3) OCR: the text can be digitized via various advanced character recognition algorithms.

4) Guided Translation: To make the resource accessible to an international audience of both scholars and laymen, it is important for the information to be translated into various languages. As context is critical for accurate translation, this can be done with a guided machine learning algorithm, which can intake manually translated sample pages as its training data.

Presentation and Accessibility of Data:

To make the extracted data as useful as possible, it is critical to present it in intuitive and simple formats. This is where visualization of the data could play a large role. Although there are other exceptional expenses included in the data, most of it the expense information involves seating prices and the number of tickets sold. Additionally, the date and play performed are two critical and consistent, extractable datasets.

One intuitive visualization method could utilize a seating map (similar to ones used by Ticketmaster etc.) for the CF Theater as its basis. The user could select to scroll through two distinct data sets over the span of 113 years with a granularity down to single days: (1) seating prices (2) attendance, both based on different parts of the theater. In addition to access to numerical values via mouse-overs, the data can be visualized with a color/heat map, with a corresponding legend.

Another mouse-over for the stage could lead to a hyperlink giving a brief overview for the play (potentially even incorporating defining clips from contemporary renditions) for the corresponding date. This will help the user link the content and context of the performed play with attendance numbers and ticket pricings via visual observation.
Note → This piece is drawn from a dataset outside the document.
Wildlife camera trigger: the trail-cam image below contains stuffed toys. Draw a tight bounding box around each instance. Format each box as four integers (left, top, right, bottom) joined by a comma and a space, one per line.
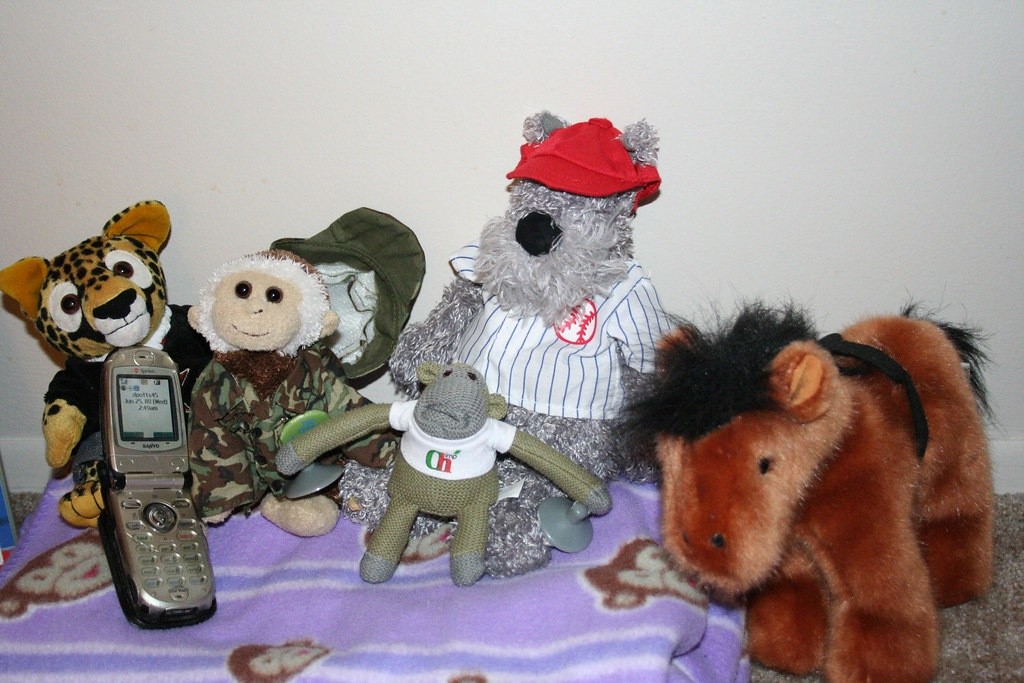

Additionally, the option of averaging or data summaries for longer time spans would be very critical to make broader observations compared to just individual dates. Options like averaging attendance and price values per play (over its complete show dates), summarizing attendance trends based on certain blocks (e.g. the premier lodges) can be automated outputs that facilitate interpretation of the data. Since flexibility in use is crucial for this tool to be beneficial for the scholar community, summaries based on user-defined constraints would also be a critical feature to incorporate.

Audience:

This format of visualization is primarily intended for scholars interested in extracting information relating to the theater. It intends to maximize flexibility of data analysis by incorporating features that allow the user to customize the span of the displayed data. However, the visual nature of the tool, in addition to its availability in various languages, makes it accessible to a broader audience, including younger students or theater history enthusiasts.